■ How to complete this task ■
Your reply should hold the line containing "body_size: -738" and every later line of the records, reproduced exactly, and no other lines.

Stored data
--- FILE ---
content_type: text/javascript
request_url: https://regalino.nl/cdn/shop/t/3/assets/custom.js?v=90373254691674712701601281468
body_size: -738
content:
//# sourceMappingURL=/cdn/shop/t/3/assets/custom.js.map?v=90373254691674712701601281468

■ Solved problem ■
body_size: -738
content:
//# sourceMappingURL=/cdn/shop/t/3/assets/custom.js.map?v=90373254691674712701601281468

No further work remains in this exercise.